Acórdão nº 2000/22.0T8VCT-B.G1 de Tribunal da Relação de Guimarães, 03 de Novembro de 2022

Magistrado ResponsávelMARIA EUG
Data da Resolução03 de Novembro de 2022
EmissorTribunal da Relação de Guimarães

Acordam os Juízes da 1ª Secção do Tribunal da Relação de Guimarães: I. Relatório A. M., sócio gerente da sociedade comercial Quinta de X, Ld.ª instaurou a presente acção com processo especial de destituição de titulares de órgãos sociais, pedindo que os réus H. M., sócio gerente, e M. A., gerente, sejam destituídos da gerência da referida sociedade, requerendo ainda, ao abrigo do nº 2 do art. 1055º do CPCivil, a suspensão cautelar preliminar dos mesmos do cargo, *Inquiridas duas testemunhas indicadas pelo A. e tomadas declarações ao mesmo, foi proferida decisão do pedido cautelar de suspensão dos RR. do cargo, com o seguinte Dispositivo: “Em conformidade com o exposto, julga o Tribunal procedente, por indiciariamente provada, a presente medida cautelar e, consequentemente, determina a suspensão dos Requeridos H. M. e M. A. do cargo de gerentes da sociedade comercial Quinta de X, Ld.ª.--- Custas pelo R [art.º 539.º, n.ºs 1 e 2 do Cód. Proc. Civil].--- Registe e notifique.”*Os RR. inconformados com esta decisão cautelar, interpuseram o presente recurso, terminado as suas alegações, com as seguintes CONCLUSÕES (transcrição) 2.3.1 Ilegitimidade processual passiva 1. Pela presente acção o Autor, sócio da sociedade comercial Quinta de X, Ld.ª, pretende a destituição dos outros dois gerentes dessa sociedade mediante invocação de justa causa, sendo que um desses gerente é o seu único sócio e o outro gerente é pessoa que não é sócia da referida sociedade.

LINHAS DE DADOS |
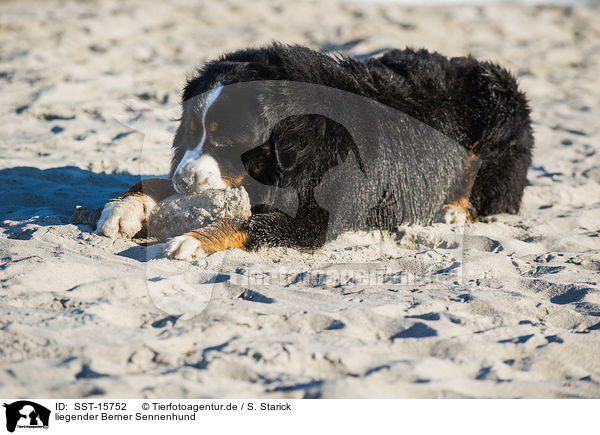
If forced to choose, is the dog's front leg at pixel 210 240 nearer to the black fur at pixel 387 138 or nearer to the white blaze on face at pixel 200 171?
the black fur at pixel 387 138

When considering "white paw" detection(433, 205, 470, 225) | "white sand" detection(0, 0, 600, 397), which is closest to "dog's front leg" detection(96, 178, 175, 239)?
"white sand" detection(0, 0, 600, 397)

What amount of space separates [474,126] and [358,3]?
8.68m

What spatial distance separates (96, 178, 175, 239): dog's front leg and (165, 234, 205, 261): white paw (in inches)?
15.8

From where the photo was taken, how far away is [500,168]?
15.3 ft

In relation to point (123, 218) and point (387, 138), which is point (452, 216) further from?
point (123, 218)

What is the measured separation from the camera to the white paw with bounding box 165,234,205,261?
10.1ft

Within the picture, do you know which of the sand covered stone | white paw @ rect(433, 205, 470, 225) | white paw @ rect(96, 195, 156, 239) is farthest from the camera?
white paw @ rect(433, 205, 470, 225)

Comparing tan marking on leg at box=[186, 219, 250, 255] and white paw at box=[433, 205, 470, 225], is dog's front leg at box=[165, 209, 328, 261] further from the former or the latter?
white paw at box=[433, 205, 470, 225]

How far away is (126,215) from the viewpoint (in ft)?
11.0

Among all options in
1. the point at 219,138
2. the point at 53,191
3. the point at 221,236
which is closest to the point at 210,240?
the point at 221,236
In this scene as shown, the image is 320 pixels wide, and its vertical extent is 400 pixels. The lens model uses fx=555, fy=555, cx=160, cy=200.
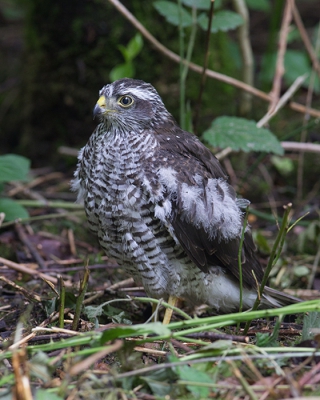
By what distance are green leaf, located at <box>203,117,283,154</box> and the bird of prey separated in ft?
1.64

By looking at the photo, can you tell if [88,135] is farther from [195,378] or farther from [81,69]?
[195,378]

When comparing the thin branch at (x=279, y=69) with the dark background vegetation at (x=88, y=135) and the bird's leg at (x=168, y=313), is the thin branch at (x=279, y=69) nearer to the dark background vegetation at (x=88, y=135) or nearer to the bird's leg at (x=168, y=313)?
the dark background vegetation at (x=88, y=135)

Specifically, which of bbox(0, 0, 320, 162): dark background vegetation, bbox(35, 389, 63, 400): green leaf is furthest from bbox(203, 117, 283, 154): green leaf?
bbox(35, 389, 63, 400): green leaf

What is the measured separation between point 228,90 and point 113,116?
3.13 metres

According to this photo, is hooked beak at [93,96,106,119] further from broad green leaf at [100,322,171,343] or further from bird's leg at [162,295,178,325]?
broad green leaf at [100,322,171,343]

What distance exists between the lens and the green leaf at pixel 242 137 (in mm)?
4250

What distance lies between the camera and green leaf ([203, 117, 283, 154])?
4250mm

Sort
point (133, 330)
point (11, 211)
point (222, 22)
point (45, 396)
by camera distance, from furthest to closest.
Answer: point (222, 22) < point (11, 211) < point (133, 330) < point (45, 396)

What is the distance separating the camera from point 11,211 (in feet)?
15.0

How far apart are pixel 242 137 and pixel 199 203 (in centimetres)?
108

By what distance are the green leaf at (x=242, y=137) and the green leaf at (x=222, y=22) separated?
2.56 ft

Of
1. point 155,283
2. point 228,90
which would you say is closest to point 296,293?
point 155,283

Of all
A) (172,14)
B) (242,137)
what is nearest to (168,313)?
(242,137)

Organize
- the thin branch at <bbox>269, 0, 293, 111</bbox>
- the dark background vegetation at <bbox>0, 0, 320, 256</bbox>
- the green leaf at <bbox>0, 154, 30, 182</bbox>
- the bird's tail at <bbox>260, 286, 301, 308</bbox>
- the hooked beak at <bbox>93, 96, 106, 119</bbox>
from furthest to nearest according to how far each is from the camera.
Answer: the dark background vegetation at <bbox>0, 0, 320, 256</bbox> → the thin branch at <bbox>269, 0, 293, 111</bbox> → the green leaf at <bbox>0, 154, 30, 182</bbox> → the bird's tail at <bbox>260, 286, 301, 308</bbox> → the hooked beak at <bbox>93, 96, 106, 119</bbox>
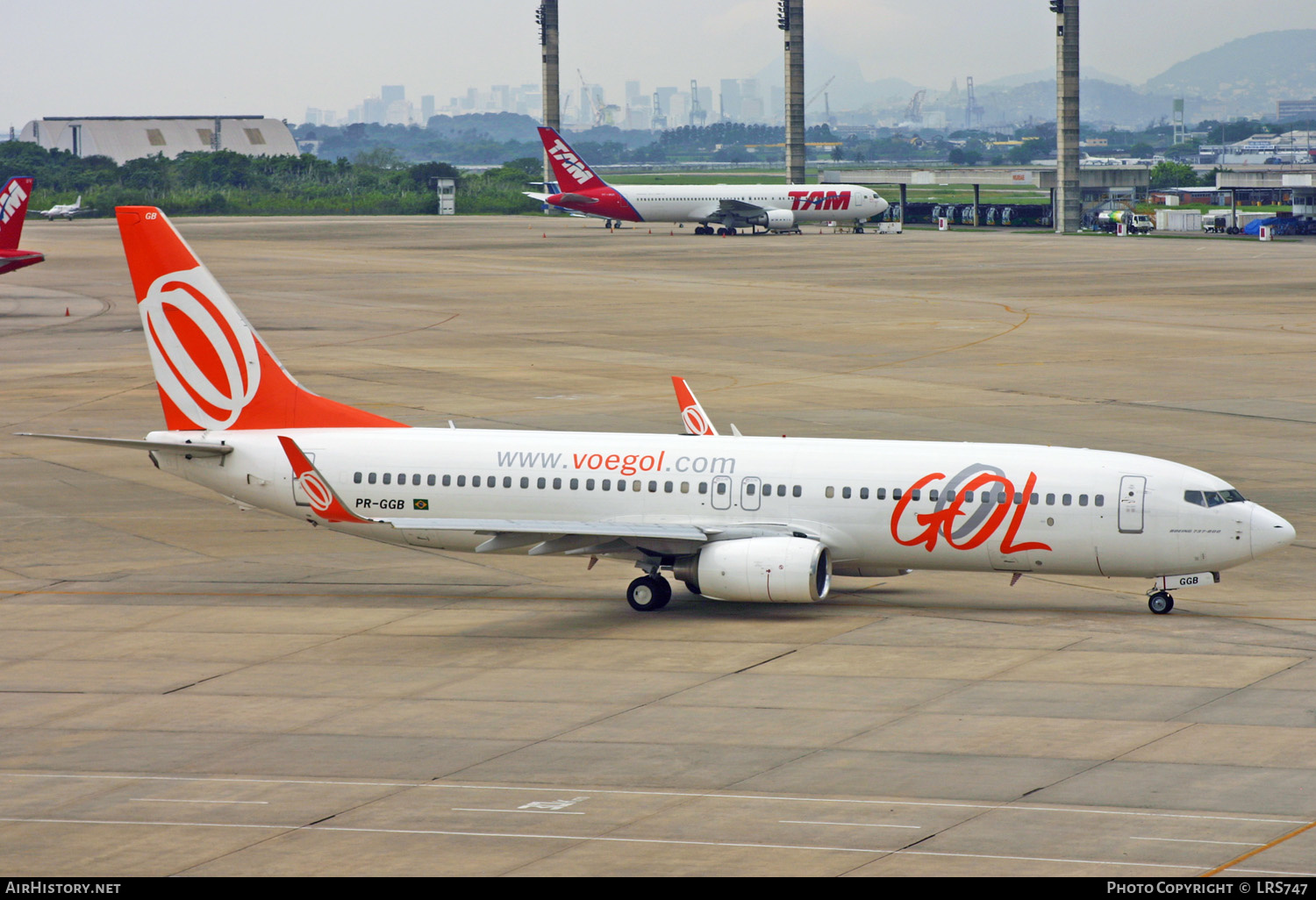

EXERCÍCIO ESCRITO |
Segundo o excerto selecionado, de que cargo o tribunal determinou a suspensão dos requeridos H. M. e M. A.? Por favor, responda numa frase. O material não tem qualquer relação com o excerto selecionado.

SOLUÇÃO |
O tribunal determinou a suspensão dos requeridos do cargo de gerentes da sociedade comercial Quinta de X, Ld.ª.